Ed Elvis sapeva riconoscere una bella canzone, anche andando contro le pressioni commerciali degli agenti se era convinto di avere ragione. In una recente intervista, Priscilla Presley ricorda quanto avesse insistito per registrare la gloriosa In the Ghetto, nonostante Colonel Parker gli ripetesse sempre di non immischiarsi nella politica. “Diceva ‘non è il tuo genere, non vorrai essere un cantante dai significati profondi’”, racconta Priscilla. “Ma Elvis si impuntò, e il resto è storia” Elvis mangiava i panini al burro d’arachidi e banana di Gladys caldi, usando forchetta e coltello (a un certo punto iniziò a portarsi dietro le proprie posate anche a casa di altre persone a causa della sua fobia per i germi). Una volta si nutrì esclusivamente di questi panini per sette settimane. Ma i suoi tentativi in cucina non andavano sempre a buon fine. Quando la cantante country June Carter disse al giovane Elvis di passarla a trovare se mai si fosse trovato a Nashville, lui prese le sue parole alla lettera. Scoprì dove abitava, entrò in casa sua e cercò di cucinare uova e pancetta per sé e per l’amico Red West, ma finì per fondere sui fornelli le preziose padelle in rame ornamentali della Carter. Il marito di lei (il cantante honky-tonk Carl Smith) più tardi svegliò i due sventolando loro in faccia un fucile, anche se poi cucinò per loro una seconda colazione: era difficile resistere al fascino di Elvis.

 

E fu proprio Elvis a presentare alla Carter la voce del suo secondo marito, Johnny Cash, facendole sentire un suo disco in un jukebox: “Cash non deve nemmeno muovere un muscolo”, le disse, con un pizzico di invidia. “Lui sta lì e canta, fine”. Ma questa non era la sola differenza tra i due cantanti: a Elvis il burro d’arachidi piaceva cremoso, Cash lo preferiva croccante.

 

La fama e i soldi non cambiarono molto i gusti di Elvis, semplicemente contribuirono a ingigantire le porzioni dei vari cibi che amava già da bambino. A Graceland fece montare un frullatore a ogni estremità del bancone da cucina appositamente per la madre. Dopo la morte di Gladys il cantante elaborò il lutto mangiando e, quando l’esercito lo inviò in Germania, si fece raggiungere dalla nonna perché potesse cucinare per lui. All’età di 24 anni si innamorò della quattordicenne Priscilla Beaulieu. Quando si sposarono otto anni più tardi a Las Vegas (ed Elvis ingurgitò ben otto cheeseburger deluxe in un pasto solo), i due festeggiarono con una torta gigantesca a sei piani decorata con rose rosse e costata, si dice, 3.200 dollari.

 

Quando era a casa a Graceland, Elvis stava sempre a letto con indosso le sue vestaglie ingioiellate e osservava la preparazione dei suoi pasti tramite le telecamere di sorveglianza. Ordinava la ‘colazione’ (un’omelette di sei uova, mezzo chilo di pancetta, sei panini al latticello e una confezione di gelati stecco ricoperti al cioccolato) a qualsiasi ora del giorno e della notte. Beveva da bicchieri talmente grandi da poter contenere diverse lattine di cola e come snack sgranocchiava patatine e caramelle.

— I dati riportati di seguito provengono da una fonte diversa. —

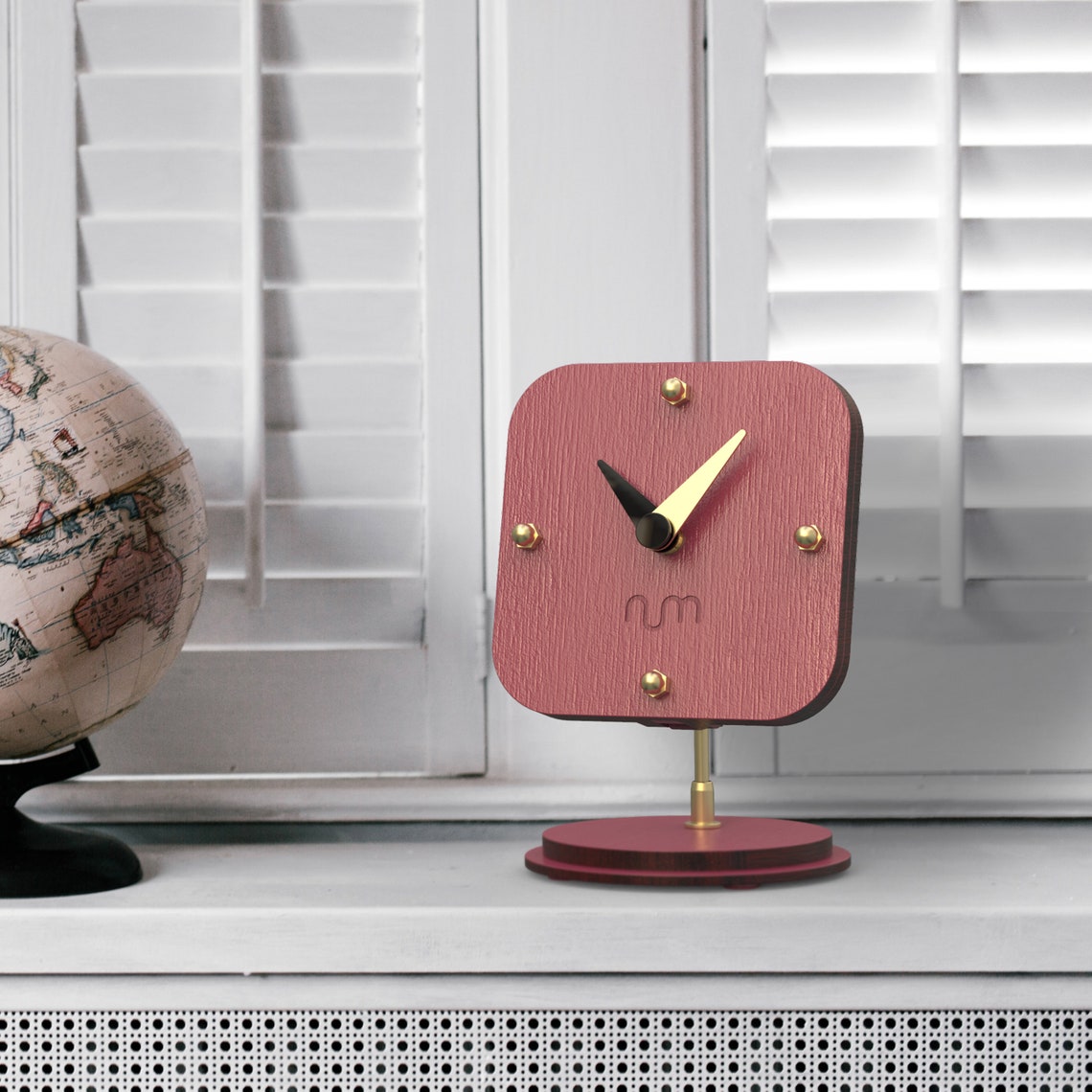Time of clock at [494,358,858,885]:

Era l’inizio dell’epoca del ‘fast food’, che ormai era parte integrante della rivoluzione degli adolescenti americani, quanto la musica che Elvis vendeva loro. Di notte Elvis si abbuffava di frutta, forse per compensare. Le banane, che rappresentavano anche uno degli ingredienti del suo amato panino, erano elementi essenziali nelle sue brevi e fallimentari diete.

 

Nella sua biografia del 2003, Bobbie Ann Mason giunse alla conclusione che, in fin dei conti, il pubblico adorava Elvis e “se lo mangiò vivo”. Cinquanta mila fan si presentarono a Graceland in occasione della sua morte avvenuta nel 1977, all’età di 44 anni. Anche se molti amano pensare che l’ultima cena del Re del rock sia stata un panino al burro d’arachidi e banana, l’ultimo spuntino di Elvis, in verità, fu un gelato alla pesca con sei cookies. Anche se sotto a quella tinta nero scuro probabilmente nascondeva qualche capello bianco, di certo Elvis non perse mai la golosità che lo contraddistingueva anche da ragazzino.